Robin: I agree with you that we should be shifting our technical systems from ones that dominate nature to ones that integrate and compliment it. I wonder, though, if we will ever be able to create wise artificial intelligences based on natural systems when we have so little connection with natural systems ourselves. Studying biology in the way it is practiced today (with a focus on the mechanics of life), does not necessarily give us a good sense of how to relate to and be part of living systems. I think we need to have direct and prolonged experience of the natural world to get a holistic understanding of the systemic nature of the world. Once we have this, (and there are people and cultures in the world that have much more of this than the mainstream ‘western’ culture) perhaps we would have the ability to create artificial wisdom - but I think it more likely that we would wonder why anyone would want to do that in the first place when there is such intelligence and wisdom already in the natural world. I think this raises an interesting point, our culture seems to have lost the ability to question itself (one of the key aspects of wisdom) it seems nearly impossible to ask the question, in the long term, taking into account all of the possible implications, do we actually need and want any type of artificial intelligence?
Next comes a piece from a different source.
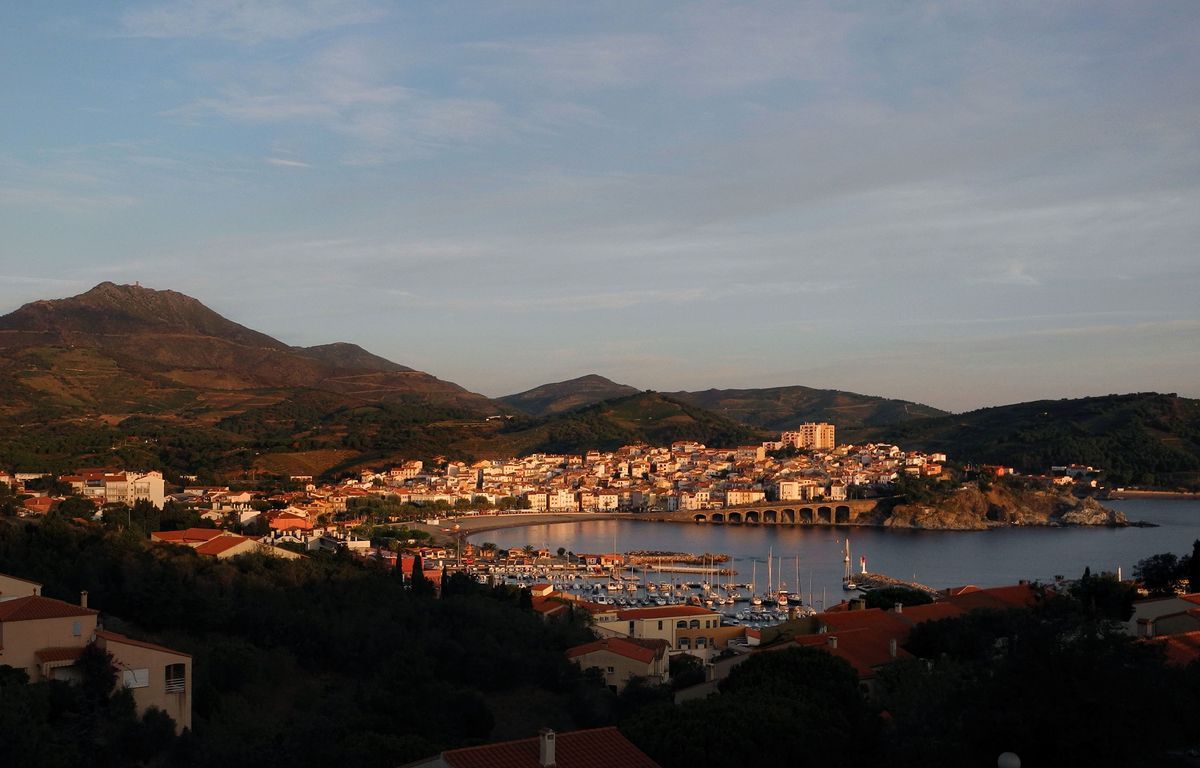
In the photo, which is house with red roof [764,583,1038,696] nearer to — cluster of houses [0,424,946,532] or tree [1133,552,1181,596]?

And if the answer is yes - why is that? Usually its because it makes life ‘easier’ (or more profitable) but it also makes life quicker, more resource intensive, and disconnects us even more from our sense of being dependent on and part of nature. And this feeling of connection, of being part of something is, I think, essential to our well-being as humans. And we can do this in conjunction with our use of technology - but again it needs wisdom to get the balance right.